複合的言語文化能力が意味するのは、複数の言語をさまざまな度合いで使いこなすことができ、複数の文化での経験をもつそれぞれの人間が、それぞれに社会的主体として、コミュニケーションの目的に応じて複数の言語を使い分け、複数の文化が混在する状況でのやりとりに参加することができることである。この能力は、それぞれに独立した別々の言語能力を積み木のように縦横に並べたものと考えてはならない。複合的言語文化能力は、一つの複合的な能力で、元々は複数の要素からできたのかもしれないがもはや分離することができない一つの化合物ともいえる能力であり、この能力を人は状況に応じて使いこなすのである。(拙訳)



追記(2010/09/02)

"Plurilingual and pluricultural competence"を私は機械的に訳して「複言語主義的能力・複文化主義的能力」としていましたが、これは「複合的言語文化能力」とするべきでしょう。上の翻訳も変更しました。ついでに「積み木のように」という語も今日加えました。

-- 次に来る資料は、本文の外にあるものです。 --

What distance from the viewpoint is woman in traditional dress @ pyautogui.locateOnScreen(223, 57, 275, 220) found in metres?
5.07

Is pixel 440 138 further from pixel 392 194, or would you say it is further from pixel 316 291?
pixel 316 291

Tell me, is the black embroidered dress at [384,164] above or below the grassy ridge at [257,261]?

水が2個の水素原子と1個の酸素原子からなるとしても、化合物としての水は水素とも酸素とも異なる性質を持ちます。同じように私たちの言語能力が例えば日本語力と英語力から成り立っているとしても、化合物としての言語能力はモノリンガルの英語力ともモノリンガルの日本語力とも異なる複合的な性質をもっているというべきでしょう。

私は日本語などのことを考えずに英語教育のことを考えられません。言語能力における複数の言語の複合性について私たちはもっと考えるべきではないでしょうか。


追記
上では、一つ言語の中の複数性については書けませんでした。やはりブログといった中途半端な文章を書かずに、きちんと論文を書かなければ。反省。